《視点》ミスリード

2018/12/20 06:23 更新


 ある「元」縫製業経営者は我が目を疑ったという。11月に開かれた「外国人労働者野党合同ヒアリング」だ。かつて居た実習生が「長時間労働を強制させられていた」と国会で切実に訴えているのをテレビ越しに見た。

 元経営者に聞くと事実は少々違った。深夜労働は本人の強い希望だった。割増し賃金の支払いが難しいので断っていたが、「稼ぎたい」と懇願され続けた。
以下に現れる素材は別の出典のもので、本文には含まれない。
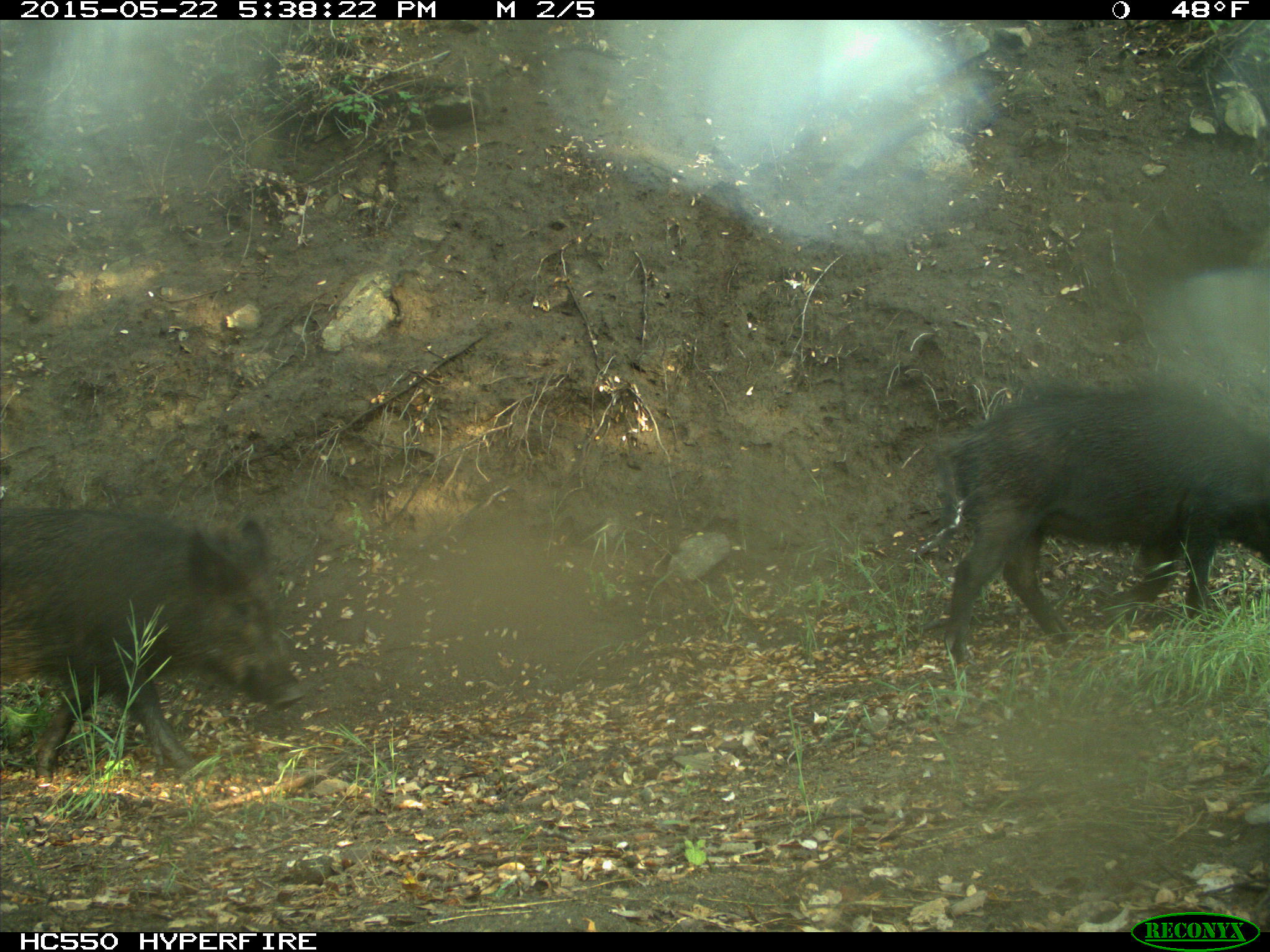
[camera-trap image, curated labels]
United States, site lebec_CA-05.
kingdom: Animalia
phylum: Chordata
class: Mammalia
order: Artiodactyla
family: Suidae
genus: Sus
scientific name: Sus scrofa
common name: wild boar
Sus scrofa (wild boar).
 最終的に「残業は強制ではない」旨の念書を書いてもらい残業を許してしまった。しばらくして労働組合に駆け込まれ、多額の未払金を要求された。本人の同意があっても、「労基法違反は問題」と労基署から言われたという。その後会社は倒産した。言うまでもなく法令違反は駄目だ。だが後味は悪い。

 メディアが連日報道する実習生問題では「時給300円」「奴隷労働」と過激な見出しが並ぶ。搾取する企業、弱者の実習生と手を差し伸べる労働組合。この構図がほとんどだ。

 だがそれが全て真実なのか。ミスリードを起こしていないか。記者の基本を改めて考えさせられた。